VA loans, backed by the Department of Veterans Affairs, let eligible veterans buy homes with no down payment in most cases and access competitive interest rates. They do not require private mortgage insurance (PMI), but a funding fee is charged.

USDA Loan-1

USDA loans help low-income buyers in rural areas with no down payment, flexible credit, and no PMI—just an upfront fee.

 


Understanding Mortgage Options

When choosing a mortgage, it's helpful to know the different loan types and key terms involved. Here are some important distinctions:

Loan term duration

The loan term is the time you have to repay your mortgage. Most commonly, terms are 30 or 15 years. A longer term typically means lower monthly payments but more interest over the life of the loan. Shorter terms let you pay off your mortgage faster and reduce total interest paid. You can also pay extra each month to pay down your principal and finish the loan ahead of schedule.

Fixed-Rate Mortgages vs. Adjustable-Rate Mortgages

A fixed-rate mortgage keeps your interest rate unchanged for the entire loan term, making your payment predictable. An adjustable-rate mortgage (ARM) holds a steady rate for an initial period, then adjusts periodically. For example, a 5-year ARM offers a fixed rate for the first five years, then adjusts annually. ARMs can start with lower rates, which may be attractive if you expect to move or refinance before the rate changes.

Conforming Loans vs. Non-Conforming Loans

Conforming loans meet government-set requirements, including limits on the loan amount and standards from Fannie Mae or Freddie Mac. Non-conforming loans, such as jumbo loans, don't follow these guidelines and can vary widely in terms and eligibility between lenders. These loans may suit buyers needing higher balances or greater flexibility, but lender criteria will differ.

Understand your buying power with a mortgage calculator

Leverage a mortgage payment calculator to gain a comprehensive view of your real estate investment strategy—not just to estimate your monthly obligations. Explore these additional ways our calculator can support informed, confident property decisions:

Evaluate down payment options

Adjust your down payment to see how it affects your monthly costs. Compare keeping extra savings after closing versus paying more upfront to avoid PMI. Review all monthly expenses for a clear, transparent understanding of your investment.

 

Analyze mortgage rates

Adjust the interest rate to see how even small changes can impact your investment returns. Improving your credit score may help you secure better rates. Use the "Schedule" feature to view our interactive graph and explore different payoff timelines, making it easier to plan your investment strategy.

Build your budget

Use the calculator to get a feel for maximum purchase price and where that aligns with your monthly budget. 

Frequently Asked Questions

How do I estimate my monthly mortgage payment?
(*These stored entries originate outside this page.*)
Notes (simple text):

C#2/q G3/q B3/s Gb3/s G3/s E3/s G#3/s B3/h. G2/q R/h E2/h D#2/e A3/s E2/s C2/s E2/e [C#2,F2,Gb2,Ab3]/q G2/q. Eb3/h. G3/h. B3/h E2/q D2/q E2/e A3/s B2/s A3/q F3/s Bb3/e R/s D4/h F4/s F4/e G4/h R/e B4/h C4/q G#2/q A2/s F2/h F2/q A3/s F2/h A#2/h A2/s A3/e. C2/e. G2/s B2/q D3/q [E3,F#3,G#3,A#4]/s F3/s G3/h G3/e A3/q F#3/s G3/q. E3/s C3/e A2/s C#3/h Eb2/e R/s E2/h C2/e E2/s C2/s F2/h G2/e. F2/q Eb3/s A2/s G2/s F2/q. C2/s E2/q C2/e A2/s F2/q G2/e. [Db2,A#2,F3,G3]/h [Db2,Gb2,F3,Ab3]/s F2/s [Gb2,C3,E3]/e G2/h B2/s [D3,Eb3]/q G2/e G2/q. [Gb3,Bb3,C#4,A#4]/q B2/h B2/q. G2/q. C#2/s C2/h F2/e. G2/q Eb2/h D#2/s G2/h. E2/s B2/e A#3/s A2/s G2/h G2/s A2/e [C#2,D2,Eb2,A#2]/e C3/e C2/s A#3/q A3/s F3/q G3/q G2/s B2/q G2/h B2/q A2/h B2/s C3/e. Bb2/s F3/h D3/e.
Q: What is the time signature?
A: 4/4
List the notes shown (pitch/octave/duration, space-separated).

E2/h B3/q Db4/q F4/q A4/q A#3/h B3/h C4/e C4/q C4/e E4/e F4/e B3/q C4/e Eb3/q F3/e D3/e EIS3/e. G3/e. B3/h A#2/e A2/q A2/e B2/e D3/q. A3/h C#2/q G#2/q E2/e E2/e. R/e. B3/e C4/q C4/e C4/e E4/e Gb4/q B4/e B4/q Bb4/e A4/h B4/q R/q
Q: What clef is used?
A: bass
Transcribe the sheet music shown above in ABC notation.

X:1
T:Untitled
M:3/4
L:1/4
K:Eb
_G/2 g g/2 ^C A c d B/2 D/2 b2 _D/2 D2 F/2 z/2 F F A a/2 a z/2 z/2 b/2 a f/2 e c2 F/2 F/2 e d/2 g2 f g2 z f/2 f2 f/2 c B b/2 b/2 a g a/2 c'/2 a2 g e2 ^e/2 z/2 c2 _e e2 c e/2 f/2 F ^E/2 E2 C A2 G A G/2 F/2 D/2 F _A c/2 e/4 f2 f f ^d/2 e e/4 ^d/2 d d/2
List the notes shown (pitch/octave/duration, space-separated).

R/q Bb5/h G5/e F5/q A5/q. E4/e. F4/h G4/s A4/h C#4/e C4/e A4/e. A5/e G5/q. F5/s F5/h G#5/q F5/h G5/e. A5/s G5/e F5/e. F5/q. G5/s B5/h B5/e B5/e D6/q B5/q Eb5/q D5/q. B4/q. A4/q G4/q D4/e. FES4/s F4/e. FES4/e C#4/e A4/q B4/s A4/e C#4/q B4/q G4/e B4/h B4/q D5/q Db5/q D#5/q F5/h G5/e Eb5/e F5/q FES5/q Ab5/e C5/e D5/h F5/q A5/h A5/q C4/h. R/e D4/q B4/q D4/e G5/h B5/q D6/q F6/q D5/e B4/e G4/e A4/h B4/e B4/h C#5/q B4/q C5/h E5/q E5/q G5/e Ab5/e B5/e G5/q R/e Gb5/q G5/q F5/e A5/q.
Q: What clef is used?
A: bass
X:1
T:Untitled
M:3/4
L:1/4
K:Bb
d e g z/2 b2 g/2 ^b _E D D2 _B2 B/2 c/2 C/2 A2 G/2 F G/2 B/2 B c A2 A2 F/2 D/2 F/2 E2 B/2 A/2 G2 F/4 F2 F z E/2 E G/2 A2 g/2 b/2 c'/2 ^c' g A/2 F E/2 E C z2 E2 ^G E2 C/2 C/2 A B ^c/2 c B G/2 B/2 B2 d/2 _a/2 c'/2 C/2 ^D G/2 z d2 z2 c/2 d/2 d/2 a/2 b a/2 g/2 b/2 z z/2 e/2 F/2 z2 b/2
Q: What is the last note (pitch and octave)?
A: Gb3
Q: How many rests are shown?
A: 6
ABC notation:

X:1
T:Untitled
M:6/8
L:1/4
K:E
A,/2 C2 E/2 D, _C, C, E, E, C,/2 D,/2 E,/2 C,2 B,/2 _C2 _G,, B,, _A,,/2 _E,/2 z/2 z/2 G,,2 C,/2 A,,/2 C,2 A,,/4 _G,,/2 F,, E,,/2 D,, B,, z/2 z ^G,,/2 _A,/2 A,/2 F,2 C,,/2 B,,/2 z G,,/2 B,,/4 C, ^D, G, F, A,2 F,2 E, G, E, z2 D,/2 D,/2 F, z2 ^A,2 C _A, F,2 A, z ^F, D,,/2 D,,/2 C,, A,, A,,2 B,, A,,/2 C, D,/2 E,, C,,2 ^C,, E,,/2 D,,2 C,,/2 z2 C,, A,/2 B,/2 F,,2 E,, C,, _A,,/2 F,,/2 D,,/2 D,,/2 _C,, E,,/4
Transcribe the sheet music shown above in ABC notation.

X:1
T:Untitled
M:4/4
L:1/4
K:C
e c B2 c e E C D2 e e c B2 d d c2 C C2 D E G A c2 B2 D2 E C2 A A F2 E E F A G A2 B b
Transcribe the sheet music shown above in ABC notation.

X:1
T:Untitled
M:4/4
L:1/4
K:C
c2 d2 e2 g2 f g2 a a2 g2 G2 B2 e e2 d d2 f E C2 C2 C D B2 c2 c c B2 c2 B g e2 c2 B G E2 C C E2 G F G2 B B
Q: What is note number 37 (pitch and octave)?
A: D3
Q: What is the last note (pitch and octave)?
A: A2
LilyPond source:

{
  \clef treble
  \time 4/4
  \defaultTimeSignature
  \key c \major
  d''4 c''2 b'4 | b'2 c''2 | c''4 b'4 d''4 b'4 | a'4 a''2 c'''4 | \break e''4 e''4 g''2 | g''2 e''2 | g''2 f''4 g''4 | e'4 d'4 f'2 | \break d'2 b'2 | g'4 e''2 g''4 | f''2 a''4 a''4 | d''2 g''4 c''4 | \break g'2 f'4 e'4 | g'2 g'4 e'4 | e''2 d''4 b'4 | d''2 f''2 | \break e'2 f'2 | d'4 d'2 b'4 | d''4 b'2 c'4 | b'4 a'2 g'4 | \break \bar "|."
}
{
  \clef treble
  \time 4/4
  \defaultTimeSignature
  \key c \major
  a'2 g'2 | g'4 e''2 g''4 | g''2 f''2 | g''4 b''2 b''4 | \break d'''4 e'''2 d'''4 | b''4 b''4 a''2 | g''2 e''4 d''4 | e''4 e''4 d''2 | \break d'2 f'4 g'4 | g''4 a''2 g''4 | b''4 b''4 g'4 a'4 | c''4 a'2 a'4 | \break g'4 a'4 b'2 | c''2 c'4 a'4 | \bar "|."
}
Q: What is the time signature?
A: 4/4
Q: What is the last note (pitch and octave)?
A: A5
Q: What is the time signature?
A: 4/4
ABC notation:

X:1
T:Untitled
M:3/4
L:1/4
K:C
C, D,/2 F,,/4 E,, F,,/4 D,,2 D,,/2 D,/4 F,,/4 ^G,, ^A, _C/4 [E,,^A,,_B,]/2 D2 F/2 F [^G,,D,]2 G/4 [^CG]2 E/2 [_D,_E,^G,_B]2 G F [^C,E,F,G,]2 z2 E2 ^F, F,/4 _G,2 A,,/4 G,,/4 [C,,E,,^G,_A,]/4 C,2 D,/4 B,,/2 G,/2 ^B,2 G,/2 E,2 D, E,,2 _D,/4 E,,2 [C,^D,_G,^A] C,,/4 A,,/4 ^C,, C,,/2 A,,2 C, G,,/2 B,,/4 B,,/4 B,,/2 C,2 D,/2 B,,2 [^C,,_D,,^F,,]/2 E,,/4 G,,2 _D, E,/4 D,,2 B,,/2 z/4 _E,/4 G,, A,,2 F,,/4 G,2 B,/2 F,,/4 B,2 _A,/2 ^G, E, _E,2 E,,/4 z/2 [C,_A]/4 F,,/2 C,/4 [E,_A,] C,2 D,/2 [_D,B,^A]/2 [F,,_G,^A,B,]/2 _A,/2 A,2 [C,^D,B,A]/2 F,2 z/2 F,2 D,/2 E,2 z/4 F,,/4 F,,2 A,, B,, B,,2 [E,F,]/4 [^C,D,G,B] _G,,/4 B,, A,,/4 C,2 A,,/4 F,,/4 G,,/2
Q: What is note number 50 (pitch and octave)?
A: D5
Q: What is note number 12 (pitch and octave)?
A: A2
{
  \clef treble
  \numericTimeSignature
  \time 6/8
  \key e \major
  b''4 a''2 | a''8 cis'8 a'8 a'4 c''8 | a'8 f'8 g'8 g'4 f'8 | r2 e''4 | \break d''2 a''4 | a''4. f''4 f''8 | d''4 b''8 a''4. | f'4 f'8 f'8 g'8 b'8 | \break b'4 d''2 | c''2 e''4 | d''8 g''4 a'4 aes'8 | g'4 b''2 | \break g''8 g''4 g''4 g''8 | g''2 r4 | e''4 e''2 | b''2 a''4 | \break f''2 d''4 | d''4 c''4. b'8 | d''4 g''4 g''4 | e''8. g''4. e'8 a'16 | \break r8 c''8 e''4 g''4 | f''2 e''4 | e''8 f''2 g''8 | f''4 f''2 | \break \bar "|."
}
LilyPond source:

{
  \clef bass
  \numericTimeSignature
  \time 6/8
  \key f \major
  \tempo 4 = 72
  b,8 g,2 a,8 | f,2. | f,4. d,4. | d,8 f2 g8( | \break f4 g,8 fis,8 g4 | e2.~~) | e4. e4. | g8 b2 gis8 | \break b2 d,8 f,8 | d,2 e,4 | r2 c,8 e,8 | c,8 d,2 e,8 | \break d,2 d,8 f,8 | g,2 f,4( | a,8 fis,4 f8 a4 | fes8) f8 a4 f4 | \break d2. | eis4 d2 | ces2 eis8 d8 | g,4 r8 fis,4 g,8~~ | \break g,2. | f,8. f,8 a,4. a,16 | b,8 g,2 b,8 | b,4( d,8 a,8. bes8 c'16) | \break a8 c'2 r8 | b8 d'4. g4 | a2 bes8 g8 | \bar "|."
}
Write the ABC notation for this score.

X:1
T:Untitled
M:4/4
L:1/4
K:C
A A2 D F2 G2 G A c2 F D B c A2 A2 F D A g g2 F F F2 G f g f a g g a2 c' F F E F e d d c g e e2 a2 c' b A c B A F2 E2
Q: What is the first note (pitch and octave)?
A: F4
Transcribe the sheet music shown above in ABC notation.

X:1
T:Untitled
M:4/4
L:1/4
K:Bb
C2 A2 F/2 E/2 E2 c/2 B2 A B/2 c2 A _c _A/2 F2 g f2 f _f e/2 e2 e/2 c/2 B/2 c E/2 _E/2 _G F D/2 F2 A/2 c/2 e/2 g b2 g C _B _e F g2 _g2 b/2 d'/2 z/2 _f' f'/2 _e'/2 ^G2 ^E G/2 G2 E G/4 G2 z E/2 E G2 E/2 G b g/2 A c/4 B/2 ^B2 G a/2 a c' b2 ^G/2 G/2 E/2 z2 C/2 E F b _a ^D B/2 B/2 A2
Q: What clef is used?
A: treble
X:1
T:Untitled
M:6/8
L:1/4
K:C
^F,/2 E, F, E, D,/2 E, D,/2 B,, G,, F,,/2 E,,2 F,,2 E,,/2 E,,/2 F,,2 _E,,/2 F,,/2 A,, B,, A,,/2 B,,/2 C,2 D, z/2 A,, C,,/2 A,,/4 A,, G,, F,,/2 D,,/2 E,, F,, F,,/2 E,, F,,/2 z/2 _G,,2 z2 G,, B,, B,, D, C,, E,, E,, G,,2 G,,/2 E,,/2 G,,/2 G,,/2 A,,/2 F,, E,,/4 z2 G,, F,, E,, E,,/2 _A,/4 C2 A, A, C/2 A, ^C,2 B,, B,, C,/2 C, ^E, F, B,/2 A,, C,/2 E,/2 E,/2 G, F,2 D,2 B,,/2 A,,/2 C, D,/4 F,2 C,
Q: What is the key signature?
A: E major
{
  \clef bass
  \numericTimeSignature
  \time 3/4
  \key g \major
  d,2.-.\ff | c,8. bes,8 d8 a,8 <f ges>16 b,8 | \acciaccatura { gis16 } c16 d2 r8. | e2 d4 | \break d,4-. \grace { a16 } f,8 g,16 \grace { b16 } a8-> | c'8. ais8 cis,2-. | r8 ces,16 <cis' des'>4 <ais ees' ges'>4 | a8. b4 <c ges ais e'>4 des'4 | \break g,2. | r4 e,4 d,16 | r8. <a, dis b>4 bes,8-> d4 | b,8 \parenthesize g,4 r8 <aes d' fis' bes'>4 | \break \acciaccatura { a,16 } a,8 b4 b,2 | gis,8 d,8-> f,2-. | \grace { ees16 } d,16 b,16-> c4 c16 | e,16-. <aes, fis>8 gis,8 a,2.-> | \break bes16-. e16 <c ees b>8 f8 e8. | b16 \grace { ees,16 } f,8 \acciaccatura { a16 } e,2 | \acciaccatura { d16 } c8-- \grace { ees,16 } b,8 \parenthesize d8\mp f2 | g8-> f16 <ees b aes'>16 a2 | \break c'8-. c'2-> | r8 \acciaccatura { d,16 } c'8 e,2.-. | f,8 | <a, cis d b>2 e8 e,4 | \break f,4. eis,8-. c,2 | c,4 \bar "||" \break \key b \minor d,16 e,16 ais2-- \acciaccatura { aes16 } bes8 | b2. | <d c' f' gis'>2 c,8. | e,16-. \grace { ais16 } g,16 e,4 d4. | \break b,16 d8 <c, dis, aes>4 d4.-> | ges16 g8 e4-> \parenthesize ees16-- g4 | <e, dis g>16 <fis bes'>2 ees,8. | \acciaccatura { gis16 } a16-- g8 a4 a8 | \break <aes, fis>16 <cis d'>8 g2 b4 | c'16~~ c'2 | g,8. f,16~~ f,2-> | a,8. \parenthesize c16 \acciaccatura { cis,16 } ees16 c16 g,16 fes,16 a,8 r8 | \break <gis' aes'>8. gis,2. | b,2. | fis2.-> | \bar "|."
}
Use the Sold & Sunset mortgage calculator to plug in your home price, down payment, interest rate, and loan term, then layer in local property taxes, homeowners insurance, PMI, and any HOA dues. In seconds, you’ll see a clear, realistic breakdown of your Phoenix monthly payment so you can test different scenarios, compare total carrying costs, and choose the option that fits your budget with confidence.

 

What costs are included in the calculator’s monthly payment?

This calculator breaks down your projected monthly obligation into principal, interest, and estimated amounts for property taxes, homeowners insurance, PMI (when applicable), and HOA dues. By presenting a clear, all‑in figure, it helps you evaluate the true carrying cost of the property—not just the base loan payment.
 

How accurate are the results?

All figures shown are estimates only. Your actual payment will vary based on your credit profile, lender fees, final taxes and insurance, and the specific loan program selected. For clear, personalized numbers, begin a pre‑qualification with a lending partner on this page to review your customized rate and term options.

Can I compare different loan terms or down payments?

Yes. You can adjust the interest rate, loan term (such as 15 vs. 30 years), and down payment to immediately see how each variable impacts your monthly payment and total interest over time. This allows you to fine‑tune overall affordability and investment strategy before submitting any offers.